Pauline va bien. Je sors de sa chambre. Elle a parfaitement dormi. C’est un enfant prodigieusement nerveux, un petit instrument toujours tendu et qui retentit toujours. L’immobilité et le sommeil sont pour elle de vrais remèdes. Je ne sors jamais sans un serrement de cœur de la Chambre de mes filles. Il n'y a point de sécurité où il n'y a pas une mère. La mienne est excellente pour mes enfants, et de la tendresse la plus dévouée. Mais elle a 75 ans.
Votre appartement doit être en effet très bruyant. Mais vous devez pouvoir vous en défendre à force de sourdines. A côté du bruit, il y a de l’espace pour que le bruit s'y répande et s'y perde. Vous jouirez beaucoup du printemps. La verdure, le soleil et les oiseaux reviendront pour vous aux Tuileries plutôt que pour personne.
A propos de retour, les Granville sont-ils revenus ?
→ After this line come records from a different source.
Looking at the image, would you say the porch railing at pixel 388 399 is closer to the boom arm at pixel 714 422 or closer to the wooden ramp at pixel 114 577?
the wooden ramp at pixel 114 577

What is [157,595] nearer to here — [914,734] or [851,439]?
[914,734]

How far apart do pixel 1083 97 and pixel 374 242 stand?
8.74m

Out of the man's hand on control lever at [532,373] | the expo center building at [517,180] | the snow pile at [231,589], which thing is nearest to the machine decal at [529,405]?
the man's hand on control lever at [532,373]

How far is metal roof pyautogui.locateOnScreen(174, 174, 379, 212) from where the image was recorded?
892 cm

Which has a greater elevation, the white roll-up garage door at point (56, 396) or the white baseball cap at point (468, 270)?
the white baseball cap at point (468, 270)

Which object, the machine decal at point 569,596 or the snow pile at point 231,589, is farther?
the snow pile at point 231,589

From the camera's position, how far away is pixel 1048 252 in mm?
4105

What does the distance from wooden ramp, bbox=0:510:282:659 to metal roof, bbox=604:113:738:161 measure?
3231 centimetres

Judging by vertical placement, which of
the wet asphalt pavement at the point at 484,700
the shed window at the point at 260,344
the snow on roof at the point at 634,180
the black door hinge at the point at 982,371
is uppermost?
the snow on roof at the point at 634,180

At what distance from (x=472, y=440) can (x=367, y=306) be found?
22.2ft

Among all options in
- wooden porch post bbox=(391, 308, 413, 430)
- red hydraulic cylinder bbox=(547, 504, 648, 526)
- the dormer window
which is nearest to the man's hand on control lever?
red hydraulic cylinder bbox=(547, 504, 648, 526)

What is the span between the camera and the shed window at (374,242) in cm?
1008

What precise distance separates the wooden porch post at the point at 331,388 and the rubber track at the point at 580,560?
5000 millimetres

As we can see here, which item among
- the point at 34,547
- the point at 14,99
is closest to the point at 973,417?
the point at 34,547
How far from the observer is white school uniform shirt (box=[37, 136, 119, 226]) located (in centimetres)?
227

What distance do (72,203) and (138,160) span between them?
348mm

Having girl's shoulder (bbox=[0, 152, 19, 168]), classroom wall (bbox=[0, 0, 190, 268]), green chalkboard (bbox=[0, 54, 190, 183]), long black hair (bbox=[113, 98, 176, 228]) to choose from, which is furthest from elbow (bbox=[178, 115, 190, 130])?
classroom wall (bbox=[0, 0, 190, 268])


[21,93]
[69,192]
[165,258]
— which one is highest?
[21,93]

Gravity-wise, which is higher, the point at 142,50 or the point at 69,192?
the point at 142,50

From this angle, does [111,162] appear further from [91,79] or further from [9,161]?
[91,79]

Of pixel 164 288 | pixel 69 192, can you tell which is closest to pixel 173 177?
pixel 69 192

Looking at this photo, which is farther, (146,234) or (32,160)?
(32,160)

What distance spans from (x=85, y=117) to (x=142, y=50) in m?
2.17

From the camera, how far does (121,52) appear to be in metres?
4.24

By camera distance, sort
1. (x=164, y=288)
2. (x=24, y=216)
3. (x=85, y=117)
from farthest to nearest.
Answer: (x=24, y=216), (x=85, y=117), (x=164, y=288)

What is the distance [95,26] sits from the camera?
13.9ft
Il faut à présent que quelque incident survienne qui fasse faire à la question d'Orient un nouveau pas. Nous sommes tous en Occident arrivés au point où nous resterons sur cette affaire. Je ne vois pas d’où viendraient la concession et le mouvement. Le statu quo indéfini ne se peut pourtant pas. Je compte sur Méhémet. Avez-vous remarqué, dans le Constitutionnel l'humeur de Thiers sur les faveurs de Madrid pour le Maréchal, la toison la grandesse &.. ? Il va, en fait, de jalousie, sur les brisées de M. Molé. On dit que le Maréchal grogne un peu des 30 000 fr que lui coûte le brevet de la Toison. Voici ce qu’on me dit : " Thiers est ici ricanant. beaucoup, mais sans tapage. Ses amis sont très sombres. Ils sont chargés de faire quelques avances aux centres. Mais le mot d’ordre varie tous les jours. Il n’y a qu’un sentiment qui ne change pas, c’est la fureur contre Dufaure et Passy. " M. Passy a gagné quelque chose auprès du Roi. Le Roi le trouve plus intelligent que les autres sur les Affaires étrangères, et aussi plus large, un peu plus aristocratique en fait de Gouvernement. Il a consenti en effet à demander une dotation pour M. le duc de Nemours. Le Roi traitera toujours bien MM. Passy et Dufaure. Il leur sait un gré infini de ce que Thiers ne leur pardonne pas ! M. Dufaure s'affectionne beaucoup au Ministère.

10 heures
Vous m’arrivez à travers un brouillard effroyable. Vous avez le pouvoir de dissiper tous ceux du dedans. Mais ceux du dehors vous résistent. Je suis charmé que Lady Granville, soit de retour. Je reviendrai aussi. Et plus vous me presserez, plus je serai charmé de revenir. La coquetterie est indestructible. N'est-ce pas ? Adieu. Adieu. Ne vous tracassez pas. Adieu.